Set problem — Gather every line of the records that contains the string "much", treating case as significant.

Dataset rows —
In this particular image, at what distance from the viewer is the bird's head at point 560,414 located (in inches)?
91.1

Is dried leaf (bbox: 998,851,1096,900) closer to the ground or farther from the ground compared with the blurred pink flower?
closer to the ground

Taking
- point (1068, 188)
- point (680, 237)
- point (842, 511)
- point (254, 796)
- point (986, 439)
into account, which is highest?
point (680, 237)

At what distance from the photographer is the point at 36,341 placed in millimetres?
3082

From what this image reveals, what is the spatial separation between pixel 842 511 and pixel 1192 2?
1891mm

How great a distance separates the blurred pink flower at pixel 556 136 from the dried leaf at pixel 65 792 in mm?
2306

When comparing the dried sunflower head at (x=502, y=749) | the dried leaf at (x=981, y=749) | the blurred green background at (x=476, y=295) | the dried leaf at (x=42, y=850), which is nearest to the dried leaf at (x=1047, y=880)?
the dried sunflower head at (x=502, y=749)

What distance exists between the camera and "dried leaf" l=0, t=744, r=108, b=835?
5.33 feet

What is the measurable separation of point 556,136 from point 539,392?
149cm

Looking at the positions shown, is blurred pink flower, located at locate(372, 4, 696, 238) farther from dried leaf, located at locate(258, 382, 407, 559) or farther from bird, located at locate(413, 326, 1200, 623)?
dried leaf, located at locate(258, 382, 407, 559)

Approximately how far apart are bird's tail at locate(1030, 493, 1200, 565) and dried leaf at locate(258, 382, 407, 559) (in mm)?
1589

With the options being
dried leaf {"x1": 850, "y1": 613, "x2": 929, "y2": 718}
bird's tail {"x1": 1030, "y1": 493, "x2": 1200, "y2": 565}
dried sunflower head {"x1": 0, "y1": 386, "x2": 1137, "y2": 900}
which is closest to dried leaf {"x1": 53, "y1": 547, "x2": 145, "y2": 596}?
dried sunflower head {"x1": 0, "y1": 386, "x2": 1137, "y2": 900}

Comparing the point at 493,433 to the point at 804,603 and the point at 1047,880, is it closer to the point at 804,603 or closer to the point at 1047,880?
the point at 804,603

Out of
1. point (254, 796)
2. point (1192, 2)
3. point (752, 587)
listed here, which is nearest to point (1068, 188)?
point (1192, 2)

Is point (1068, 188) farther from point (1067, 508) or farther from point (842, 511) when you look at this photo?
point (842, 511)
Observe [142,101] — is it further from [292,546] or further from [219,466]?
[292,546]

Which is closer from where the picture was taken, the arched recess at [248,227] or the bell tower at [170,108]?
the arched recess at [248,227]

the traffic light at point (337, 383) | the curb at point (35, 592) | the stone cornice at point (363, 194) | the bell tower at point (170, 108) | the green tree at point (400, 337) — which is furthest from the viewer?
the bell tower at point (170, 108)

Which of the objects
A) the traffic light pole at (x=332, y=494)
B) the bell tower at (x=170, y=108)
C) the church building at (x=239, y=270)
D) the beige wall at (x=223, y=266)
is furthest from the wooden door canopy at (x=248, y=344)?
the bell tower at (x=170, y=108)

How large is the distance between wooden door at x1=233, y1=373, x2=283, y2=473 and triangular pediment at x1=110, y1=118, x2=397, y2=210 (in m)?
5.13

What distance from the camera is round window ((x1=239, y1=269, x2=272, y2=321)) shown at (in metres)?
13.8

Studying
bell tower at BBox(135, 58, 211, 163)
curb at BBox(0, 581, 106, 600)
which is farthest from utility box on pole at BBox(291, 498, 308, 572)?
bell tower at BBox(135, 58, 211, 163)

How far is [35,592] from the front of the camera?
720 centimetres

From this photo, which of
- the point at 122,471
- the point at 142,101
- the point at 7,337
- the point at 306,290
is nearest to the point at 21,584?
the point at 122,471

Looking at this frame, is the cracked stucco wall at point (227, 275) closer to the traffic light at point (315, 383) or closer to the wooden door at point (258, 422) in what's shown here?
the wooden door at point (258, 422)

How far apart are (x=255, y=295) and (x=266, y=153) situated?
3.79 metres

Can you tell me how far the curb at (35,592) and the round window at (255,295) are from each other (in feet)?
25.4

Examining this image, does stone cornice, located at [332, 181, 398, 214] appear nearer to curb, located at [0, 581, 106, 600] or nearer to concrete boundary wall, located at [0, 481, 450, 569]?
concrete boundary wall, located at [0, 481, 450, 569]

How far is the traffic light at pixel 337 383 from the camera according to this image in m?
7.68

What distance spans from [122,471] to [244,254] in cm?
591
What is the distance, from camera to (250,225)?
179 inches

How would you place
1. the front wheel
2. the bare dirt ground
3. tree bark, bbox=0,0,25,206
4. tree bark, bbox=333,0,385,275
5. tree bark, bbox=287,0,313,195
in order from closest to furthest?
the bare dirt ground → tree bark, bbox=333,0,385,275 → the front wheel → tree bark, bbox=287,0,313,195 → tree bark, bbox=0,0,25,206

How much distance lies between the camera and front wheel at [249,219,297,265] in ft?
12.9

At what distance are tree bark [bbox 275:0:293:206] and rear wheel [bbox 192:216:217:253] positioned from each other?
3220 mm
---
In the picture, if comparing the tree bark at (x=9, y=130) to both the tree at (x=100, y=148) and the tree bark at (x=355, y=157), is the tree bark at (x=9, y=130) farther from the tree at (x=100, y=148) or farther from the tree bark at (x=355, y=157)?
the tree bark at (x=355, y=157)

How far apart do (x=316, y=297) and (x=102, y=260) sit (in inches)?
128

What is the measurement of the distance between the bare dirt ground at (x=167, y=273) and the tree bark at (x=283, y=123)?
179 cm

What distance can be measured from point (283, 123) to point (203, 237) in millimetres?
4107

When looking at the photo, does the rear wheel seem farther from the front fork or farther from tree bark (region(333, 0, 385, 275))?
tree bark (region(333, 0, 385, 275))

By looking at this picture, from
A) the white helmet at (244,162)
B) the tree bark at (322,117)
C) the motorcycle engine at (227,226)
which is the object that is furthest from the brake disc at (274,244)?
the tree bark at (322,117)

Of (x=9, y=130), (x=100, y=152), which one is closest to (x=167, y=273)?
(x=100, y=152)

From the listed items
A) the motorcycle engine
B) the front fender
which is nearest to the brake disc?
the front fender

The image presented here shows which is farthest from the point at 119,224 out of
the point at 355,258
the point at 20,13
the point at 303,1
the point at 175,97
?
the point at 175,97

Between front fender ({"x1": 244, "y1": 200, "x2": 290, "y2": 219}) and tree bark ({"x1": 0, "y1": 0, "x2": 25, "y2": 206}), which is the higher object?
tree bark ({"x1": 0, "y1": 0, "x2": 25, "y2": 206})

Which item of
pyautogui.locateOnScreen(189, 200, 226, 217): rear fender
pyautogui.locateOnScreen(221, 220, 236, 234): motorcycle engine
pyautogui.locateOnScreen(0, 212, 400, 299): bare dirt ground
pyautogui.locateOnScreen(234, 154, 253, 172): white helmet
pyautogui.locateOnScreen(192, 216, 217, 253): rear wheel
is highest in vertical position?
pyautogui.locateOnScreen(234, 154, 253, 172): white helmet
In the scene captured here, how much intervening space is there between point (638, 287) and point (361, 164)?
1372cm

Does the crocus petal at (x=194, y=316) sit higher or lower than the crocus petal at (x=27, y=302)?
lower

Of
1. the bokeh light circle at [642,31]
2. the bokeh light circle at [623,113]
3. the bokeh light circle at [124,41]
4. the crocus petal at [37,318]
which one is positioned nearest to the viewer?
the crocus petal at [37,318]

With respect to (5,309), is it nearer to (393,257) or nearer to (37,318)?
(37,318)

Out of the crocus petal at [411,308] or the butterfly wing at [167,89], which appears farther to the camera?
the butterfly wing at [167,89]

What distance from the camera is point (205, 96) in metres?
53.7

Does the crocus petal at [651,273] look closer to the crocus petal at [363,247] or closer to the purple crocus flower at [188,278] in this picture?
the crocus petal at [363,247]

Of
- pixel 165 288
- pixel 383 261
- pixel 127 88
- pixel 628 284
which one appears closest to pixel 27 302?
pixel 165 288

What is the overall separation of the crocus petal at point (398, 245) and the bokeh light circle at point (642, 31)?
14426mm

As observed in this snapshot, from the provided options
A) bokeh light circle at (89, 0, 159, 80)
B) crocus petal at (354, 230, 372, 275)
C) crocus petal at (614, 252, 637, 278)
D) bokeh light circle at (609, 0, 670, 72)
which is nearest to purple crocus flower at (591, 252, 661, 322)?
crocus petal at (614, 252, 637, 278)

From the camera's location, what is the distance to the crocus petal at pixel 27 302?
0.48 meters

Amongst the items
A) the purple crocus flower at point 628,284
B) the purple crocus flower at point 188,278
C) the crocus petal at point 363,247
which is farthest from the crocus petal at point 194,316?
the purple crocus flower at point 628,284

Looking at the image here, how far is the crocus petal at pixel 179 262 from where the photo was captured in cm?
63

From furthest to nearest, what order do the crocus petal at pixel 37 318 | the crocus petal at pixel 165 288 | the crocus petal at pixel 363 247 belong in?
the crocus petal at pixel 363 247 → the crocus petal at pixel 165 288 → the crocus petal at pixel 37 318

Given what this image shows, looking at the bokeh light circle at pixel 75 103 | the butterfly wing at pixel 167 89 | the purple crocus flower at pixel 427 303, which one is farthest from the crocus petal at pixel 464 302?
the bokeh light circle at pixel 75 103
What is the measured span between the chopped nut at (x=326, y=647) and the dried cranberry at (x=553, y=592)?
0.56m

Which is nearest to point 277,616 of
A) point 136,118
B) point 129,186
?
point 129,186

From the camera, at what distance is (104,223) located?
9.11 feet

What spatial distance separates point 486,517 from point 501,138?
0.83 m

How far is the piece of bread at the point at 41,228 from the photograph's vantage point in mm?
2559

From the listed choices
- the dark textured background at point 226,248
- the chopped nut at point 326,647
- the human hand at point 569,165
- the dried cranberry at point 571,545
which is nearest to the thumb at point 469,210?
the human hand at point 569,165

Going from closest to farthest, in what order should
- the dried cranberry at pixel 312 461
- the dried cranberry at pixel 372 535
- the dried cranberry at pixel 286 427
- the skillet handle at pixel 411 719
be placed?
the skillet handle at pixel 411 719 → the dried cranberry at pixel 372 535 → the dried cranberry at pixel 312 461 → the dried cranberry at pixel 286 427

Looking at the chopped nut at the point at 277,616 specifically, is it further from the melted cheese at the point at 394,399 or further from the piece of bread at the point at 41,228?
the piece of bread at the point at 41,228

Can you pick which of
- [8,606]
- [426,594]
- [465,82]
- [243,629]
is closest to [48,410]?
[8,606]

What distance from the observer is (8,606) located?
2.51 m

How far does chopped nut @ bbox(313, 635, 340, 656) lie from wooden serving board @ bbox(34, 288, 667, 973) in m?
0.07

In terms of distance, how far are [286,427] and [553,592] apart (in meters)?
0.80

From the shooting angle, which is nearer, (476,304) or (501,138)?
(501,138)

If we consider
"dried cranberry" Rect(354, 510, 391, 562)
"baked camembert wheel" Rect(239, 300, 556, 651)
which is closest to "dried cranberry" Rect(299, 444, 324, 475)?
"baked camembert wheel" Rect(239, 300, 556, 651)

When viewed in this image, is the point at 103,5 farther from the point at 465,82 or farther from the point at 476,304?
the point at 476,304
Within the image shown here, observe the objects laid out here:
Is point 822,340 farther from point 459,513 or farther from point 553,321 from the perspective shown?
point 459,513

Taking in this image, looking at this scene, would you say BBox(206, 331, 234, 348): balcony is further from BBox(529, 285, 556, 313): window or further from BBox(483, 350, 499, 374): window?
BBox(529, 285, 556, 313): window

Response to the exercise —
How much distance lies between the camera and front wheel at [249,219,297,265] in ft?
In the scene captured here, how much intervening space is there between point (638, 287) and point (361, 164)?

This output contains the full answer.